The New Palgrave Dictionary of Economics

2018 Edition
| Editors: Macmillan Publishers Ltd

Outliers

  • William S. Krasker
Reference work entry
DOI: https://doi.org/10.1057/978-1-349-95189-5_1884

Abstract

Nearly all empirical investigations in economics, particularly those involving linear structural models or regressions, are subject to the problem of anomalous data, commonly called outliers. Roughly speaking, there are three sources of outliers. First, the distribution of the model’s random disturbances often has longer tails than the normal distribution, resulting in a greatly increased chance of larger disturbances. Second, the data set may contain erroneous numbers, or ‘gross errors’. The data bases most prone to gross errors are large cross sections, particularly those compiled from surveys; gross errors can result from misinterpreted questions, incorrectly recorded answers, keypunch errors, etc. Third, the model itself, typically linear in (transformations of) the variables, is only an approximation to reality. It is apt to be a poor representation of the process generating the data for extreme values of the explanatory variables. This source of outliers applies even to, say, macroeconomic time series, where the likelihood of gross errors is minimal.

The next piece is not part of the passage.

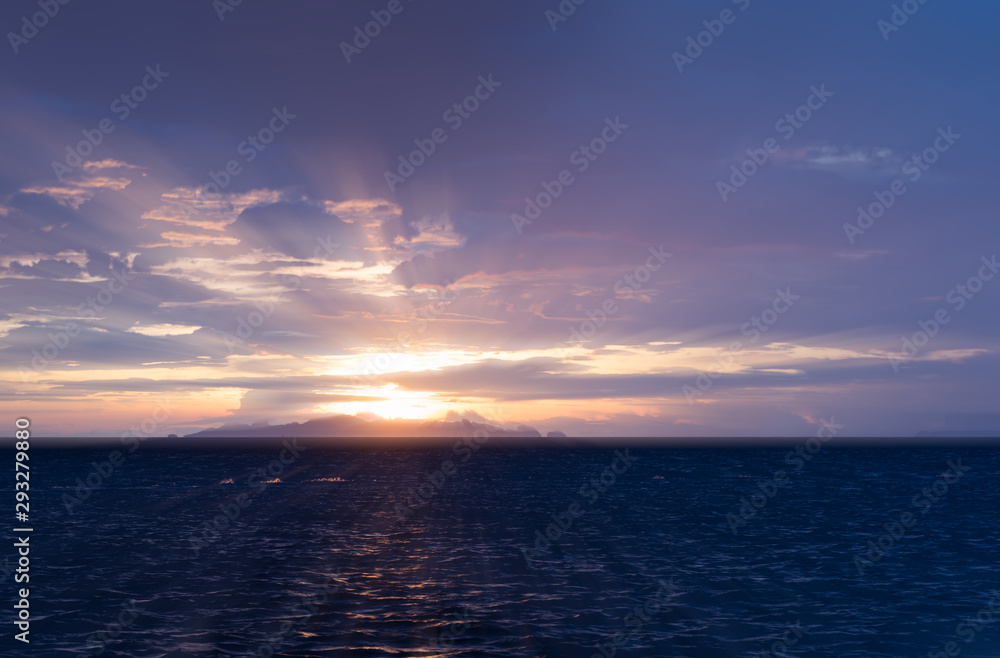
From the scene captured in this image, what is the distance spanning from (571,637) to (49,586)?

Nearly all empirical investigations in economics, particularly those involving linear structural models or regressions, are subject to the problem of anomalous data, commonly called outliers. Roughly speaking, there are three sources of outliers. First, the distribution of the model’s random disturbances often has longer tails than the normal distribution, resulting in a greatly increased chance of larger disturbances. Second, the data set may contain erroneous numbers, or ‘gross errors’. The data bases most prone to gross errors are large cross sections, particularly those compiled from surveys; gross errors can result from misinterpreted questions, incorrectly recorded answers, keypunch errors, etc. Third, the model itself, typically linear in (transformations of) the variables, is only an approximation to reality. It is apt to be a poor representation of the process generating the data for extreme values of the explanatory variables. This source of outliers applies even to, say, macroeconomic time series, where the likelihood of gross errors is minimal.

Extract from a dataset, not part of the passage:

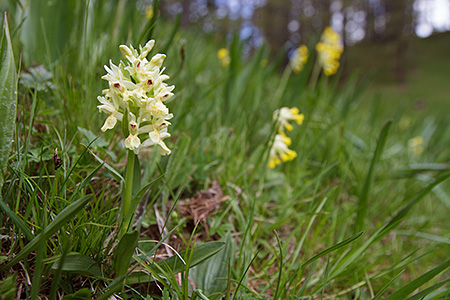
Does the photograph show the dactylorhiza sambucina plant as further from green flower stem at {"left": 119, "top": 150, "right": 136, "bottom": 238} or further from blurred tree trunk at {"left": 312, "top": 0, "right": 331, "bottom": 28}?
blurred tree trunk at {"left": 312, "top": 0, "right": 331, "bottom": 28}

Outliers resulting from heavy-tailed but still symmetric disturbance distributions can greatly decrease the efficiency of least squares, while gross errors can in addition cause substantial biases. These potentially damaging effects of anomalous data have been recognized for many years; indeed, the first published work on least squares (Legendre 1805) recommended that outliers be removed from the sample before estimation. The wisdom of this and other approaches that give the observations unequal weights was debated throughout the 19th century.

Despite considerable evidence that error distributions tend to be heavy tailed, many statisticians were reluctant to modify least squares, which was known to be optimal when the disturbances are normally distributed. There were notable exceptions, however, such as Simon Newcomb, an astronomer and mathematician as well as an economist. Newcomb (1886) introduced the idea of modelling the disturbance distribution as a mixture of normal distributions with differing variances; the implied marginal distribution then has heavier tails than the normal. Newcomb also proposed a ‘weighted least squares’ alternative that, it turns out, is similar to a 1964 proposal of Peter Huber, discussed below, which has numerous desirable robustness properties. (The contributions of Newcomb and other late-19th and early 20th-century statisticians are discussed in more detail by Stigler 1973.)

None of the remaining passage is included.